Blog Credo

The whole aim of practical politics is to keep the populace alarmed (and hence clamorous to be led to safety) by menacing it with an endless series of hobgoblins, all of them imaginary.

H.L. Mencken

Wednesday, January 18, 2012

Sullivan FTW

Sully-Pooh on the rampage!

This piece is getting a lot of attention, and rightfully so.

Sullivan combines the natural pugnaciousness of the internet ("Why are Obama's critics so dumb?") and great talent as a writer.
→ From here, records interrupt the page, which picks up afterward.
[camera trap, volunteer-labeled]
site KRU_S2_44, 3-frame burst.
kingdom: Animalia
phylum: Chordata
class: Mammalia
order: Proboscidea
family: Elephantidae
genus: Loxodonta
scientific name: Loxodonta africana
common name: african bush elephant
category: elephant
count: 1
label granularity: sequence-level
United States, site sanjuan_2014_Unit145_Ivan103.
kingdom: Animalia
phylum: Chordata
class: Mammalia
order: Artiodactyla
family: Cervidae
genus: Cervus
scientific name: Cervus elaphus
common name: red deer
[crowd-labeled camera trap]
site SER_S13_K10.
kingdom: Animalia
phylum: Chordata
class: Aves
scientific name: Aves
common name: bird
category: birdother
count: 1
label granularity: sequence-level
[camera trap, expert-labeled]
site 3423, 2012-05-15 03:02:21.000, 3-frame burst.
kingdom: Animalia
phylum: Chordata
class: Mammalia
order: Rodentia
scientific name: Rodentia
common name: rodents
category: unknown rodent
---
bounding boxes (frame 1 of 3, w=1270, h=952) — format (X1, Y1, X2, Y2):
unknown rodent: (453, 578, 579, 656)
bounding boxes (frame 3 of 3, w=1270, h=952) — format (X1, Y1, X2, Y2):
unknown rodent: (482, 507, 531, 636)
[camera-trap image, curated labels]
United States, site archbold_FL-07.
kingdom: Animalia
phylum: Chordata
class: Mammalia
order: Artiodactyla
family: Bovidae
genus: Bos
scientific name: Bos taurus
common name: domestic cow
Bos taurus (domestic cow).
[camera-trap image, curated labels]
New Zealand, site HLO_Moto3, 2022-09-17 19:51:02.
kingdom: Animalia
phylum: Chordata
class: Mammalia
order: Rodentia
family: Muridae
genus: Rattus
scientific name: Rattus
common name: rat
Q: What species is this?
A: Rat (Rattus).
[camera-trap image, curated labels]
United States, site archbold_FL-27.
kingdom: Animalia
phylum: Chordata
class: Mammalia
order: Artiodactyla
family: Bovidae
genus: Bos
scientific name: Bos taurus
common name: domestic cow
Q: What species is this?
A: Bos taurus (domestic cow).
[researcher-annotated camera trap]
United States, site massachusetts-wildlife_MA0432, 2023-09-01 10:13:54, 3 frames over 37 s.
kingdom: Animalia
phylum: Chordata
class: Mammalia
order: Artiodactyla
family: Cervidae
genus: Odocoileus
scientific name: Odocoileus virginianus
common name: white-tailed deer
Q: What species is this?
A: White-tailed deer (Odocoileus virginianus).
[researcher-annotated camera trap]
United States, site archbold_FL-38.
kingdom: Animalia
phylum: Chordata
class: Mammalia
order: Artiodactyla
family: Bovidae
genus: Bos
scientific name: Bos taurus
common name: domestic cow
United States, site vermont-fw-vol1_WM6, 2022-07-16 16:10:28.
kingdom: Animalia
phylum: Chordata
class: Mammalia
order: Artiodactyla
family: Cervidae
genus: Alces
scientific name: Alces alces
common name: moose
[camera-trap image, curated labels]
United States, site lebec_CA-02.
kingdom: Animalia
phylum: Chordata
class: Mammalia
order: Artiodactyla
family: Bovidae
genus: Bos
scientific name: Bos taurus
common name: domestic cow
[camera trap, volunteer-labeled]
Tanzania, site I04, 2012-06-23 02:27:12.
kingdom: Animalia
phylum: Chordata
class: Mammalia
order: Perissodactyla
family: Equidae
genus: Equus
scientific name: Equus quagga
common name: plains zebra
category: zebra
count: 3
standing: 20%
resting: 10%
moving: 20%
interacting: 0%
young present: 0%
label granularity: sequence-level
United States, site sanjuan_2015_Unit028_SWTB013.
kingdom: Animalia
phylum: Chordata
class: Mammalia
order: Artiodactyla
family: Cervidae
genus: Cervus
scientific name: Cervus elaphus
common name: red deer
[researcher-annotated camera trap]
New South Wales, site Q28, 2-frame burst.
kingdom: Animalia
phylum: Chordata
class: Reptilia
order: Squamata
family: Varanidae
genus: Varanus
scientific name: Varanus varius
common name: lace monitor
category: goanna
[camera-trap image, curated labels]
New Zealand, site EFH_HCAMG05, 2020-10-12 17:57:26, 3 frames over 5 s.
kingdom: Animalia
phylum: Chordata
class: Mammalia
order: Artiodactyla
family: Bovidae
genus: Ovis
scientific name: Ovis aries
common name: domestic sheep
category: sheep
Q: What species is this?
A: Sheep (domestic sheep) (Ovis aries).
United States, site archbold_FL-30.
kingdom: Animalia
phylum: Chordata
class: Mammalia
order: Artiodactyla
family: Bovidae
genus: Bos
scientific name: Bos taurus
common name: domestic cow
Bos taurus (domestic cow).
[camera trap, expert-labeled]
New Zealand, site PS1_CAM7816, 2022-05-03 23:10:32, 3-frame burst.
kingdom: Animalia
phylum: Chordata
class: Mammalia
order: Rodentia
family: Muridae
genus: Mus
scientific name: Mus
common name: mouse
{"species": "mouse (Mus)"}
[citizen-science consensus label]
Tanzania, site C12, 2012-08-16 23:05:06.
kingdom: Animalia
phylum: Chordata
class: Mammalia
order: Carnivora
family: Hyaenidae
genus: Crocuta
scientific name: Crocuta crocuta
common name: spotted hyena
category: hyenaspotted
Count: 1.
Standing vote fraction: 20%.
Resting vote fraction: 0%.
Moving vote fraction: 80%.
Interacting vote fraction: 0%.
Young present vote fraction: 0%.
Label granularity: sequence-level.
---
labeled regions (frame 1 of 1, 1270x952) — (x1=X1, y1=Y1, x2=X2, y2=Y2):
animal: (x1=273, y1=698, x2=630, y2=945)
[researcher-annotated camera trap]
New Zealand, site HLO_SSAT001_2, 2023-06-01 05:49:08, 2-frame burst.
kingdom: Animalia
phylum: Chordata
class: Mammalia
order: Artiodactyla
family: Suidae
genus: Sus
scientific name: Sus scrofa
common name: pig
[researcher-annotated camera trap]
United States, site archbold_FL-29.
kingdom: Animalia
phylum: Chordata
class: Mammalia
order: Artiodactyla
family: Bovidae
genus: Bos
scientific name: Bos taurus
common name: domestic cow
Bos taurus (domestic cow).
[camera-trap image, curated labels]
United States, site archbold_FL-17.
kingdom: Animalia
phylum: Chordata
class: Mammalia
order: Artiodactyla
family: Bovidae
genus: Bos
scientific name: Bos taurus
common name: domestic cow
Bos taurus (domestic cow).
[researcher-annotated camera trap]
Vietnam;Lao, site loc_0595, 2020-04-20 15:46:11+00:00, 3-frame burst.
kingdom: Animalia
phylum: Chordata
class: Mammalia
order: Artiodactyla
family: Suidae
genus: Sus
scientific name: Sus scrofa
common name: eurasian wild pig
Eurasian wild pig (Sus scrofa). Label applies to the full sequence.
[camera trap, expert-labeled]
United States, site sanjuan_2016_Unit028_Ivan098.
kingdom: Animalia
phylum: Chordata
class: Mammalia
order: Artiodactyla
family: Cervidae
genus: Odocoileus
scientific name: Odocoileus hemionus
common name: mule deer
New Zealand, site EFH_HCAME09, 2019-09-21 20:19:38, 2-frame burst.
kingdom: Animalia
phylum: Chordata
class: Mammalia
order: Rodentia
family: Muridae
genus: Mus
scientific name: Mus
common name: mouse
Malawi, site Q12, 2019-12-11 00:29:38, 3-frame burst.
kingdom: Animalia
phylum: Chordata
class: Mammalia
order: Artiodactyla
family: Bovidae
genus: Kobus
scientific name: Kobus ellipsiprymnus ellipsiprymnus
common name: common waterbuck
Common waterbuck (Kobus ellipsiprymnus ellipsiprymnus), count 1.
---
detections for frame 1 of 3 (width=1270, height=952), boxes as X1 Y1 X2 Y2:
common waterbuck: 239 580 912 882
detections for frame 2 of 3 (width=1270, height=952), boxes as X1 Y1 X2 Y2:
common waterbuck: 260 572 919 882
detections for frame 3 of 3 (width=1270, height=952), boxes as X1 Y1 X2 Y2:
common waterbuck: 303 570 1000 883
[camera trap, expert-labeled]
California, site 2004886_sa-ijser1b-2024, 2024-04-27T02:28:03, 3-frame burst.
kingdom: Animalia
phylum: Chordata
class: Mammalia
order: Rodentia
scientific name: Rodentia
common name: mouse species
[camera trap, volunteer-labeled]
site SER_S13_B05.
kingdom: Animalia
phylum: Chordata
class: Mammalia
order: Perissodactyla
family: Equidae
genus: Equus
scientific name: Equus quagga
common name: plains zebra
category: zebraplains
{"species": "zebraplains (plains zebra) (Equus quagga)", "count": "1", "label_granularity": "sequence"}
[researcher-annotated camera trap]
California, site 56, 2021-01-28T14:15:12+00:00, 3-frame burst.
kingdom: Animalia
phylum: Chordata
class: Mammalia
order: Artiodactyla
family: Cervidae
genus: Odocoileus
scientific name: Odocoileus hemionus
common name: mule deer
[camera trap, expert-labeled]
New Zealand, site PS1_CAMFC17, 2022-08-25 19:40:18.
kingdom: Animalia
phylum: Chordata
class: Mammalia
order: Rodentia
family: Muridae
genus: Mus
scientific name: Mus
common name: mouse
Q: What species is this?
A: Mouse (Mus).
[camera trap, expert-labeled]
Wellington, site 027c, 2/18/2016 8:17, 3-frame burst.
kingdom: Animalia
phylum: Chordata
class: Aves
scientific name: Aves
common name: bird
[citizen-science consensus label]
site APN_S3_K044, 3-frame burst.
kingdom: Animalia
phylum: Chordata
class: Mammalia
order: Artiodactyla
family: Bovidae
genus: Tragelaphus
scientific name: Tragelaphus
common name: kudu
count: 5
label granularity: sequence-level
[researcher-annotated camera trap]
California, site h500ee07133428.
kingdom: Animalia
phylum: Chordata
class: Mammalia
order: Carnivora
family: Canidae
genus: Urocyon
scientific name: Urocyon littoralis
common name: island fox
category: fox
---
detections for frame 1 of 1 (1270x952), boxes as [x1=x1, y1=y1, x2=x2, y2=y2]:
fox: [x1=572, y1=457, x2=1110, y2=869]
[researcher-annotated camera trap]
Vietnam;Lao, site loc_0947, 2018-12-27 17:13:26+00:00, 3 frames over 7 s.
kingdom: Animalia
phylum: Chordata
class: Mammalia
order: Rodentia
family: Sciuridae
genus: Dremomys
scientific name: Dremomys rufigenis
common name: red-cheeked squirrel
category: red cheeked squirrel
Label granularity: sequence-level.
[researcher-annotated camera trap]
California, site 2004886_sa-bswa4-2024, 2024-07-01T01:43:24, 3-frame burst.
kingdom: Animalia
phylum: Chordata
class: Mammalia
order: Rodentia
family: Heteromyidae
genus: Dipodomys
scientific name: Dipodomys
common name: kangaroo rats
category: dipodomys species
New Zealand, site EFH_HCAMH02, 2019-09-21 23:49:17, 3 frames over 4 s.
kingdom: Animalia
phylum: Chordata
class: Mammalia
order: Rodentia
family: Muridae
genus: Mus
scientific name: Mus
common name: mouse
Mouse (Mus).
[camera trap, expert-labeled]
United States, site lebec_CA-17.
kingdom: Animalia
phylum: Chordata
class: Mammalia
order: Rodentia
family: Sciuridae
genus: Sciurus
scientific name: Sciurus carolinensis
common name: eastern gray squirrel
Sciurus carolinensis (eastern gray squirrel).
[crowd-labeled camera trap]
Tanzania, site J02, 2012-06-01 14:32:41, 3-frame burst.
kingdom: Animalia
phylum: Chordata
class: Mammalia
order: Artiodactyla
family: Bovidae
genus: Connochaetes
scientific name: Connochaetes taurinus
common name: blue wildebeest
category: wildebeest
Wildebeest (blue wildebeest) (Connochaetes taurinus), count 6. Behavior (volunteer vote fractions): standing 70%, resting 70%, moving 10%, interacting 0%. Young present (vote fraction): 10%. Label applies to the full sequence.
He admits his bias, and I admit mine.  I think pretty much all of what he says Obama is true and very closely mirrors my own thinking.  Obama's record of achievement legislatively and diplomatically rank near the top of any modern President, with the exception of FDR.  Give him 8 years, as Sullivan argues, and you can cement some notable reforms.  To wit:

- A sane, responsible budget that both cuts spending and raises taxes on the wealthy.
- A sane, responsible foreign policy that makes America first among equals rather than a domineering hegemon and allows for America to influence the world, not be in constant conflict with it.
- A retreat from the divisive culture wars over LGBT rights.
- Universal health care for all Americans, with the hope that - as a pragmatist - Obama will tinker where it needs tinkering, change where it needs change and preserve where it needs protection.
- A rejection of the nihilism of the current GOP, for whom political calculus is more important than the common weal.
- Entitlement reform premised on maintaining a vital social safety net in the age of globalization rather than gutting and ending that safety net in the pursuit of free market ideology.
- Hopefully, immigration reform that sanely and calmly addresses the issues of legal and illegal immigration in a way that protects immigrants and citizens alike.

I keep comparing Obama to Woodrow Wilson.  Eloquent, professorial, reform minded.  But also pragmatic and result oriented.  And like Wilson, Obama is a reformer who comes at reform from a fundamentally conservative point of view (as Sullivan notes).  Change, under Obama, comes slowly and methodically.  Teddy Roosevelt was the second most radical candidate in the race in 1912 (obviously Eugene V. Debs on the Socialist ticket was the most radical).  Wilson's slow moving reform infuriated the impatient Roosevelt, but Wilson wrote a reform record that dwarfs Roosevelt's own performance as President.

Obama is quietly writing a tremendous record for himself, one that will hopefully be validated this November.

Because I would hate to think what loosing those vandals on the halls of power again would do to our country.